I missed something. Why don't you see a problem with relative motion, when you
filed this bug in the first place? Assuming both would use wl_fixed_t.
Or was the comment not about relative motion events?
(In reply to Jonas Ã…dahl from comment #2)
> If deltas and coordinates in wl_fixed_t is enough for clients to work
> properly, we could just cut off the left over fraction from converting from
> double to wl_fixed_t and append it to the next event. This would fix the
> issue of small movements being dropped.
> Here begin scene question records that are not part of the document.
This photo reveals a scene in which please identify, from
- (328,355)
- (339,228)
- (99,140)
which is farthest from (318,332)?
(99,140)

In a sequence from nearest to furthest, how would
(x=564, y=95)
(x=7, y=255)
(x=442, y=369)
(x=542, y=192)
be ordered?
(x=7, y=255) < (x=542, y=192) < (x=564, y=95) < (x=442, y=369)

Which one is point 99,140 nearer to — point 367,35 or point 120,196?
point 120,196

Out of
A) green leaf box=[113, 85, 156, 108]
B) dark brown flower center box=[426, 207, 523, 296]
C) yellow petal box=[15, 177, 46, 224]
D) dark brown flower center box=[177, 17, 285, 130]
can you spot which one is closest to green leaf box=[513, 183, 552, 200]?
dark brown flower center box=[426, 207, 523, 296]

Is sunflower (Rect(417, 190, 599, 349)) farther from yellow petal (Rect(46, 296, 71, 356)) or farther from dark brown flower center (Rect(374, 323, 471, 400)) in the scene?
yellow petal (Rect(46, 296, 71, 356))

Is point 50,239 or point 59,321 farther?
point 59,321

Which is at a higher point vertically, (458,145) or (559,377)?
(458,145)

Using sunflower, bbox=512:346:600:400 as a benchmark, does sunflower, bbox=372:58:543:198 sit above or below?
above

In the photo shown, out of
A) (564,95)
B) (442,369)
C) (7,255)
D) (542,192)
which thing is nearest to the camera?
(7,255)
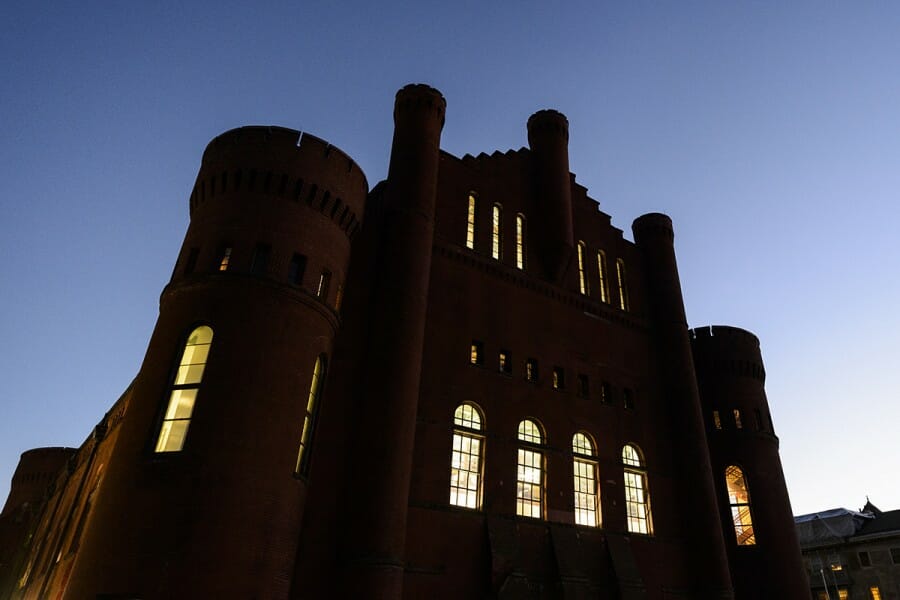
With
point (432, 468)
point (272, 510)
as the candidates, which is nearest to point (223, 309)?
point (272, 510)

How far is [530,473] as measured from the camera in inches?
858

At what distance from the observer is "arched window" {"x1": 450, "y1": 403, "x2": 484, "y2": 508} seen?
65.1ft

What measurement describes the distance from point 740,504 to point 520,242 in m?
18.0

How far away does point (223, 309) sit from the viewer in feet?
53.3

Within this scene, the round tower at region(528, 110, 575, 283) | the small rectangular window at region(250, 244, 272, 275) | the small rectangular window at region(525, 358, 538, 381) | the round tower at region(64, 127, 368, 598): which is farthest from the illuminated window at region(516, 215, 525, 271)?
the small rectangular window at region(250, 244, 272, 275)

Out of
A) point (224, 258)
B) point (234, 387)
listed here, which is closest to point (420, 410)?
point (234, 387)

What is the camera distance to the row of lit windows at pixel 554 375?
2277 centimetres

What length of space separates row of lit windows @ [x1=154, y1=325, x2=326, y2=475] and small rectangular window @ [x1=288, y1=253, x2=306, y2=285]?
2859mm

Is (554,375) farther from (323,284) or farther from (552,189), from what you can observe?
(323,284)

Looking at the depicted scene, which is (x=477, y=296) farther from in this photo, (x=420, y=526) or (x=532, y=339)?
(x=420, y=526)

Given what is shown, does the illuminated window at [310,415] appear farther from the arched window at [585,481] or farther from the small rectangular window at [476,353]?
the arched window at [585,481]

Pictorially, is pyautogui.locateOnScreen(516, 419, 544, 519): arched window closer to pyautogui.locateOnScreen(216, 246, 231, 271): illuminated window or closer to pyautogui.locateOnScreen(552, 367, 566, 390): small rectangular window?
pyautogui.locateOnScreen(552, 367, 566, 390): small rectangular window

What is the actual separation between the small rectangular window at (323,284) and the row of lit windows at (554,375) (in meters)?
6.46

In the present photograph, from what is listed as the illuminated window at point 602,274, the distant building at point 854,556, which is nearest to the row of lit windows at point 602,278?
the illuminated window at point 602,274
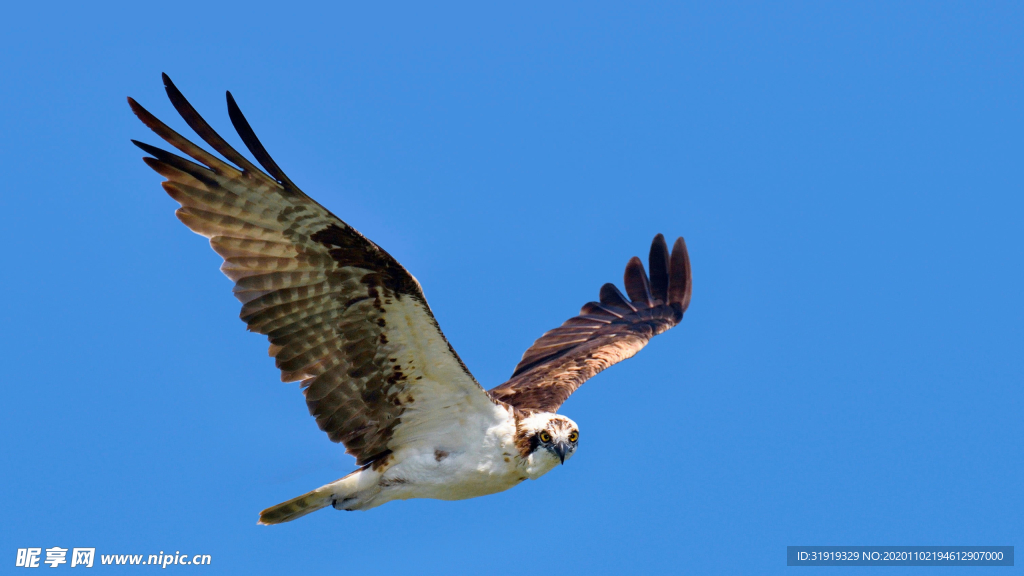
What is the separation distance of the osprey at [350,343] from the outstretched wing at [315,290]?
1 cm

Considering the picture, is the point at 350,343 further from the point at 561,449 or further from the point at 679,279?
the point at 679,279

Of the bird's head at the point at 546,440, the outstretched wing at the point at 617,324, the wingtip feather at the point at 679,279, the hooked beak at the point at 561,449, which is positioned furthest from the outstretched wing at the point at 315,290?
the wingtip feather at the point at 679,279

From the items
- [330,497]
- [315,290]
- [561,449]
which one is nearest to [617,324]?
[561,449]

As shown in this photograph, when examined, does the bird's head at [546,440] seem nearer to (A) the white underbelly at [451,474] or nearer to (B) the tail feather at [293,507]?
(A) the white underbelly at [451,474]

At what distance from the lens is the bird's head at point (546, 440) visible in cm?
872

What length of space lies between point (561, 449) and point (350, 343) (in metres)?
1.95

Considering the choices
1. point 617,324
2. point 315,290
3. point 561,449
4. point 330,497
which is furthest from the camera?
point 617,324

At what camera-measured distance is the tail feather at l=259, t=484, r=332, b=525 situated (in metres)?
9.02

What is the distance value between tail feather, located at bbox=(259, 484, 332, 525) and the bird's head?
1.75 meters

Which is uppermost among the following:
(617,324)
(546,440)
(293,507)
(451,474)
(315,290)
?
(617,324)

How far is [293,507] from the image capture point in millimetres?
9062

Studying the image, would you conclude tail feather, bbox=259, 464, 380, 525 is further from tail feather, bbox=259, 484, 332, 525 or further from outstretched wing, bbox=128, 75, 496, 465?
outstretched wing, bbox=128, 75, 496, 465

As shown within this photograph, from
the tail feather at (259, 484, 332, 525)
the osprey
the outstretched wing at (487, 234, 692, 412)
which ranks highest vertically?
the outstretched wing at (487, 234, 692, 412)

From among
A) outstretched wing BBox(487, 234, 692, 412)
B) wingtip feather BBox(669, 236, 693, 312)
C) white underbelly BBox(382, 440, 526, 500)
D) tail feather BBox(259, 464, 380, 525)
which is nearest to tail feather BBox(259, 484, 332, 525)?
tail feather BBox(259, 464, 380, 525)
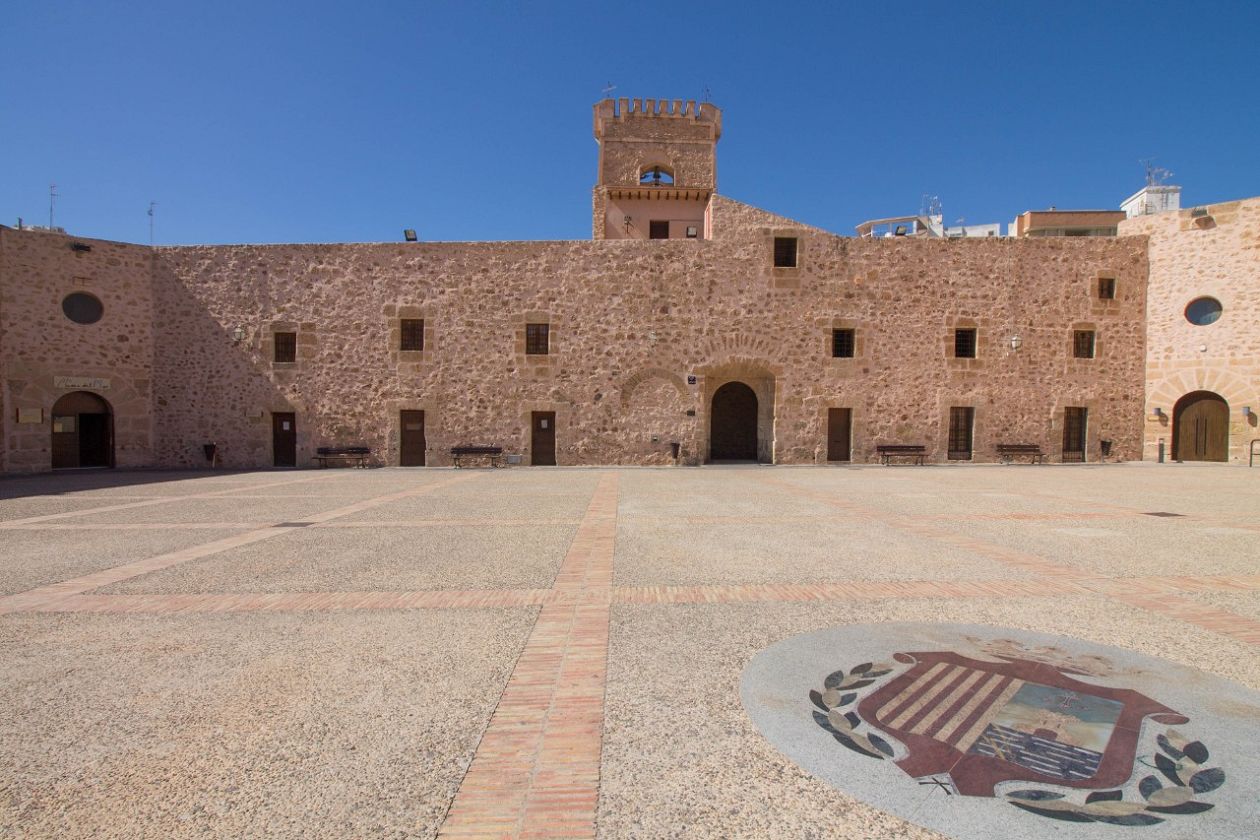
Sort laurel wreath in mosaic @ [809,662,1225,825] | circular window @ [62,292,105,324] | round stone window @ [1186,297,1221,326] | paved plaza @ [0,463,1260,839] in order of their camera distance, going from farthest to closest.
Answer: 1. round stone window @ [1186,297,1221,326]
2. circular window @ [62,292,105,324]
3. paved plaza @ [0,463,1260,839]
4. laurel wreath in mosaic @ [809,662,1225,825]

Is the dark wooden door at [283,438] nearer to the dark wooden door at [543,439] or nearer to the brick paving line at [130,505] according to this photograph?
the brick paving line at [130,505]

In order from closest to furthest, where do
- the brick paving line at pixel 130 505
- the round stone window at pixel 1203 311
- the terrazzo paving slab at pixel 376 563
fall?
1. the terrazzo paving slab at pixel 376 563
2. the brick paving line at pixel 130 505
3. the round stone window at pixel 1203 311

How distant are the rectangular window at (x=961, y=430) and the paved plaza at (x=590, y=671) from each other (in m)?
10.7

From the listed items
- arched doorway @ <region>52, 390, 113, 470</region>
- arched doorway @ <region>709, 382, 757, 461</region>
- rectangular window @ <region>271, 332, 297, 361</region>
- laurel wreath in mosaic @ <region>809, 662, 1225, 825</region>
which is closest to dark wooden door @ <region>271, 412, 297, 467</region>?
rectangular window @ <region>271, 332, 297, 361</region>

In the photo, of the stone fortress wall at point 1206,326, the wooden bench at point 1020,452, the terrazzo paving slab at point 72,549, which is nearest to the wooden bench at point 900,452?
the wooden bench at point 1020,452

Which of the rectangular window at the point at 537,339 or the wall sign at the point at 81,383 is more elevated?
the rectangular window at the point at 537,339

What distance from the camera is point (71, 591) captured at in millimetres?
4910

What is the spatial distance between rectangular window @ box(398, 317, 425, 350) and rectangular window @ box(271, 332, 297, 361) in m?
3.26

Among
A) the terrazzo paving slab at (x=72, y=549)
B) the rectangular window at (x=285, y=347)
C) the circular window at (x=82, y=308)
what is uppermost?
the circular window at (x=82, y=308)

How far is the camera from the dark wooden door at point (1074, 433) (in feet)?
59.6

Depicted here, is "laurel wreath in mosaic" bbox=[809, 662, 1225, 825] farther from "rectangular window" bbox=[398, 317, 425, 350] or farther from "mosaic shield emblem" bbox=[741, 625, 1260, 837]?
"rectangular window" bbox=[398, 317, 425, 350]

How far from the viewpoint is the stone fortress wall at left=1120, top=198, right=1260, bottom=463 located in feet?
53.9

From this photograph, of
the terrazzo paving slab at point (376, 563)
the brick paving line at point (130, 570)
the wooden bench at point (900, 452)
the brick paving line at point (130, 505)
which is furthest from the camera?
the wooden bench at point (900, 452)

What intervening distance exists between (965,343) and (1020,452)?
12.1ft
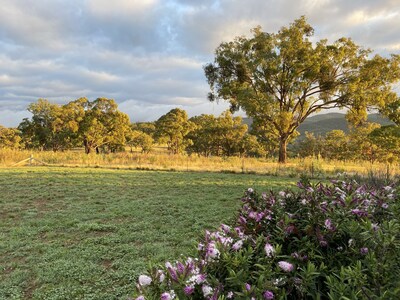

I'd rather not go mangling the event data like this. I can't explain it, but it
feels "dirty". You do not deliver all of a physical (raw) event, but let it
somehow affect following events, that is, the physical vs. protocol events are
not exactly N:1. I can't give an example when that matters. I do expect, that
not all clients will linearly accumulate the relative motion. They could do
something else, like control a 3D-rotation where the order of operations
matters. I just have a feeling that "carrying fractions over" will shoot
someone's foot in the future.
> What it wouldn't fix is clients
> receiving these small movements, and to fix that we either need a new larger
> data type in the Wayland wire protocol, or have a non-fraction and fraction
> values as separate ints or something.
Yeah. Let's go with this. For instance, int32_t for integer part plus uint32_t
for fractional part. It takes the same amount of bytes as a double. It's
simple. It's obvious. It's not surprising.